— Extracted information —
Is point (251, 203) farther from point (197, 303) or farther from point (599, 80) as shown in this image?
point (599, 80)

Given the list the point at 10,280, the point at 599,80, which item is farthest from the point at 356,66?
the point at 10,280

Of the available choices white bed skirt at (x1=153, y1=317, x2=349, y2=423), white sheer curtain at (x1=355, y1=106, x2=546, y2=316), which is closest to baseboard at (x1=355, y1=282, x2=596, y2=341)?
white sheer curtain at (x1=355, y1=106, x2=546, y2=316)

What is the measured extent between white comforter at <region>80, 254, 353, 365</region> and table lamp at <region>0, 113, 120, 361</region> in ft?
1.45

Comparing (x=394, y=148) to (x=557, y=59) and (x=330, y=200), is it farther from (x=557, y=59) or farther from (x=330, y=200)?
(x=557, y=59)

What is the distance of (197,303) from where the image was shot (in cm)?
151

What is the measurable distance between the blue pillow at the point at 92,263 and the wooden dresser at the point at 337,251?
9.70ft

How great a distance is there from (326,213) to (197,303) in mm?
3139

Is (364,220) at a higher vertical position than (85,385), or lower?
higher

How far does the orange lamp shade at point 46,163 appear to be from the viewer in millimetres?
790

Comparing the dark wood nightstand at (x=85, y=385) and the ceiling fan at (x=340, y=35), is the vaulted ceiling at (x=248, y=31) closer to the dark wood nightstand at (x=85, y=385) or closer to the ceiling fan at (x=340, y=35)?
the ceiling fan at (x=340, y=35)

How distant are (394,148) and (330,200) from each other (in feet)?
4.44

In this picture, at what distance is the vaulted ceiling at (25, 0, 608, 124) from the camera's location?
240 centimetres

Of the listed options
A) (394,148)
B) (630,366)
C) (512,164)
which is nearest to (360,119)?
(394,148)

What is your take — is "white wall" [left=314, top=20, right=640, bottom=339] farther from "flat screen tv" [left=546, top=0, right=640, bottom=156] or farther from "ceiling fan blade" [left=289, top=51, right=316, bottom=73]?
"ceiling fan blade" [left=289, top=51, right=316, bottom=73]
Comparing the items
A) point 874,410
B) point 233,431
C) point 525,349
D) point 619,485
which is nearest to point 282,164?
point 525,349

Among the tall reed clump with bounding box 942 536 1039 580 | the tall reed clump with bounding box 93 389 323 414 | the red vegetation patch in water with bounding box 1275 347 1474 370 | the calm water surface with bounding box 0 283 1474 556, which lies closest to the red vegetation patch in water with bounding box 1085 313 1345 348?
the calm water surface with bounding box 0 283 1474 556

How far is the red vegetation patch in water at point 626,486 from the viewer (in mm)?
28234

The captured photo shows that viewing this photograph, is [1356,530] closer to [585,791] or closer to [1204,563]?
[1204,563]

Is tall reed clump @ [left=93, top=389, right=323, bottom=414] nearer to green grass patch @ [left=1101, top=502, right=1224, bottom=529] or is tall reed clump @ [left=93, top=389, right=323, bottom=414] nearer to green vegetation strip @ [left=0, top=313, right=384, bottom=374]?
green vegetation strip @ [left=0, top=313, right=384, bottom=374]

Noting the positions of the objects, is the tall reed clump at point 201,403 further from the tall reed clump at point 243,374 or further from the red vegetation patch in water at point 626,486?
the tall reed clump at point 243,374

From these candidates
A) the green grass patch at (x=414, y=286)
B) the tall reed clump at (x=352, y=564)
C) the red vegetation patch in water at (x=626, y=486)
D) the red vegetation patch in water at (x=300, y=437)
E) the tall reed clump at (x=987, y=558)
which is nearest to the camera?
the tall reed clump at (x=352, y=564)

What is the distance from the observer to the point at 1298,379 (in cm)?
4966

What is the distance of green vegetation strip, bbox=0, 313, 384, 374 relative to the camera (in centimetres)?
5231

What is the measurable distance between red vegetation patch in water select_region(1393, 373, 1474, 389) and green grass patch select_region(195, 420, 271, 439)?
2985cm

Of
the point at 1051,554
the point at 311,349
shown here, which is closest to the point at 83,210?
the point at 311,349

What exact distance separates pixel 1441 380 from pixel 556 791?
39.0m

— Goal of the exercise —
Reproduce every record, matching each line exactly.

— Exercise solution —
Is point (251, 203) farther from point (197, 303) or farther from point (599, 80) as shown in this image?
point (599, 80)

Given the list the point at 10,280, the point at 599,80, which item is farthest from the point at 356,66?
the point at 10,280

Of the available choices white bed skirt at (x1=153, y1=317, x2=349, y2=423), white sheer curtain at (x1=355, y1=106, x2=546, y2=316), which is closest to baseboard at (x1=355, y1=282, x2=596, y2=341)?
white sheer curtain at (x1=355, y1=106, x2=546, y2=316)

What is the measured extent between white comforter at <region>80, 254, 353, 365</region> and table lamp at <region>0, 113, 120, 361</region> in ft?
1.45

Comparing (x=394, y=148) to (x=557, y=59) and (x=330, y=200), is it farther from (x=557, y=59) or farther from (x=330, y=200)?
(x=557, y=59)

What is the distance of (197,303) from where the image was shot (in cm)?
151

What is the measurable distance between the blue pillow at the point at 92,263 and the wooden dresser at the point at 337,251?
9.70ft

How great a distance is there from (326,213) to (197,303) in mm?
3139

Is (364,220) at a higher vertical position than (85,385), or lower?
higher

How far does the orange lamp shade at point 46,163 appear to be from the viewer in millimetres?
790

Comparing the dark wood nightstand at (x=85, y=385) and the ceiling fan at (x=340, y=35), is the vaulted ceiling at (x=248, y=31) closer to the dark wood nightstand at (x=85, y=385) or closer to the ceiling fan at (x=340, y=35)?
the ceiling fan at (x=340, y=35)

How distant are (394,148) and (330,200) from each other (in feet)?
4.44

In this picture, at what distance is the vaulted ceiling at (25, 0, 608, 124) from the camera's location?
240 centimetres

Of the listed options
A) (394,148)
B) (630,366)
C) (512,164)
which is nearest to (360,119)?
(394,148)

What is your take — is "white wall" [left=314, top=20, right=640, bottom=339] farther from "flat screen tv" [left=546, top=0, right=640, bottom=156] or farther from "ceiling fan blade" [left=289, top=51, right=316, bottom=73]?
"ceiling fan blade" [left=289, top=51, right=316, bottom=73]
Comparing the items
A) point 874,410
B) point 233,431
C) point 525,349
D) point 619,485
which is nearest to point 282,164?
point 525,349

Among the tall reed clump with bounding box 942 536 1039 580 | the tall reed clump with bounding box 93 389 323 414 | the red vegetation patch in water with bounding box 1275 347 1474 370 | the calm water surface with bounding box 0 283 1474 556, which lies closest to the red vegetation patch in water with bounding box 1085 313 1345 348?
the calm water surface with bounding box 0 283 1474 556

How far is the red vegetation patch in water at point 626,486 from the viewer (in mm)?
28234

The captured photo shows that viewing this photograph, is [1356,530] closer to [585,791] or closer to [1204,563]?
[1204,563]

Is tall reed clump @ [left=93, top=389, right=323, bottom=414] nearer to green grass patch @ [left=1101, top=502, right=1224, bottom=529] or is tall reed clump @ [left=93, top=389, right=323, bottom=414] nearer to green vegetation strip @ [left=0, top=313, right=384, bottom=374]?
green vegetation strip @ [left=0, top=313, right=384, bottom=374]

Noting the positions of the objects, is the tall reed clump at point 201,403 further from the tall reed clump at point 243,374 or further from the red vegetation patch in water at point 626,486?
the tall reed clump at point 243,374

From these candidates
A) the green grass patch at (x=414, y=286)
B) the tall reed clump at (x=352, y=564)
C) the red vegetation patch in water at (x=626, y=486)
D) the red vegetation patch in water at (x=300, y=437)
E) the tall reed clump at (x=987, y=558)
which is nearest to the camera?
the tall reed clump at (x=352, y=564)

What is the distance from the observer to the point at 1298,379 (in cm)?
4966

What is the distance of green vegetation strip, bbox=0, 313, 384, 374 relative to the camera (in centimetres)?
5231

What is the measurable distance between red vegetation patch in water select_region(1393, 373, 1474, 389) and green grass patch select_region(195, 420, 271, 439)?
2985cm

Of
the point at 1051,554
the point at 311,349
shown here, which is closest to the point at 83,210?
the point at 311,349

What exact distance separates pixel 1441 380 from pixel 556 791?
39.0m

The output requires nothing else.